Enviada em 01/08/2025

No episódio “White Christmas” da série Black Mirror, narra como a IA, ao ser usada para replicar consciências humanas, levanta dilemas profundos sobre a noção de identidade, punição e livre-arbítrio. Apesar dos avanços sociais, pode-se estabelecer que a obra retrata questões ainda presentes na sociedade contemporânea brasileira, especialmente no que diz respeito aos impasses éticos e morais do uso de tecnologias baseadas em inteligência artificial. Nesse viés, é possível notar que a problemática se desdobra por meio da negligência governamental e da carência de letramento digital da população.
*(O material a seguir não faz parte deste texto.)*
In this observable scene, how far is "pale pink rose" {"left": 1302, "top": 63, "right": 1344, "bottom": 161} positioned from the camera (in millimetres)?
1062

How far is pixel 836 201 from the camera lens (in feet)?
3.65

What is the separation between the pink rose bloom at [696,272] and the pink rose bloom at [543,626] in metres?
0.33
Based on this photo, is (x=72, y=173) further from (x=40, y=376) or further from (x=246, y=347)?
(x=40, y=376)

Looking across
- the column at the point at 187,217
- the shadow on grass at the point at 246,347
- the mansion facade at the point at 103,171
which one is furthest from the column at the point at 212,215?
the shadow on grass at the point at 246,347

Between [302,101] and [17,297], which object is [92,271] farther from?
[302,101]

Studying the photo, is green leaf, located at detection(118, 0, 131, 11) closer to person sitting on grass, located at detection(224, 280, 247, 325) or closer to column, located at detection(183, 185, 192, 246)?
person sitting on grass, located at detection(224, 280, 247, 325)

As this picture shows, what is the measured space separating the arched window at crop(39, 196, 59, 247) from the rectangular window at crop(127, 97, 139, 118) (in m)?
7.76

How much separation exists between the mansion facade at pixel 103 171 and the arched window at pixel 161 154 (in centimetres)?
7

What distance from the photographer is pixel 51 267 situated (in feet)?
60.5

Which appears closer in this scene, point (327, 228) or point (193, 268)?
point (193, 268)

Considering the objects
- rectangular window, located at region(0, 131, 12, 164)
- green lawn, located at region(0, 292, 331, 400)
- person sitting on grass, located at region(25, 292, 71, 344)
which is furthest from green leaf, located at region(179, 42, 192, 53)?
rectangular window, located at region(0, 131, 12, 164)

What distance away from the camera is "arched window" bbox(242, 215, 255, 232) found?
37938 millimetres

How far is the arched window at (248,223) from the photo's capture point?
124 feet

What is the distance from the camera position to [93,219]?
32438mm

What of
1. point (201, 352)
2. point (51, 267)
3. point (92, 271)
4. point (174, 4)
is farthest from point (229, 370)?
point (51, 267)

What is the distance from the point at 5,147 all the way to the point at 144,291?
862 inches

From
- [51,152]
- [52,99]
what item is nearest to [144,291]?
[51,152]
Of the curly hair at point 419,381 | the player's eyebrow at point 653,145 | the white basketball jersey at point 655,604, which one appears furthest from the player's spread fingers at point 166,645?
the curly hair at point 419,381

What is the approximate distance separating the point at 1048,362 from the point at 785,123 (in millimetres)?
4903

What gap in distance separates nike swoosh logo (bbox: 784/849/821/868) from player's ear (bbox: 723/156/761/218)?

Sob essa perspectiva, deve-se ressaltar a ausência de medidas governamentais que regulem o desenvolvimento e a aplicação de tecnologias. De acordo com o filósofo Paulo Freire, “a inclusão acontece quando se aprende com as diferenças e não com as semelhanças”. Todavia, no contexto atual, a inércia do governo para estabelecer diretrizes legais sobre os limites éticos tem potencializado violações de privacidade, discriminações automatizadas e apagamento de direitos individuais. Dessa forma, enquanto o órgão público negligenciar seus cidadãos, o impasse perdurará e os direitos continuarão a ser rejeitados.

Por conseguinte, outro fator que contribui de forma significativa para a problemática é a saúde mental. Conforme dados da Organização Mundial da Saúde (OMS), o uso excessivo de tecnologias baseadas em IA, como sistemas de recomendação em redes sociais, tem sido associado ao aumento de ansiedade e depressão, especialmente entre jovens. Sob esse viés, resulta em alienação digital e perda de autonomia crítica, tornando-se evidente que a manipulação algorítmica das emoções humanas dificulta a construção de uma sociedade digitalmente consciente e igualitária.

Portanto, são essenciais medidas operantes para assegurar o uso ético e responsável da inteligência artificial. Para isso, cabe ao Ministério da Ciência, Tecnologia e Inovações, por meio da oferta de marcos regulatórios específicos para IA e fiscalização de empresas que utilizam algoritmos sensíveis, além de providenciar palestras e campanhas educativas sobre ética digital nas escolas e universidades.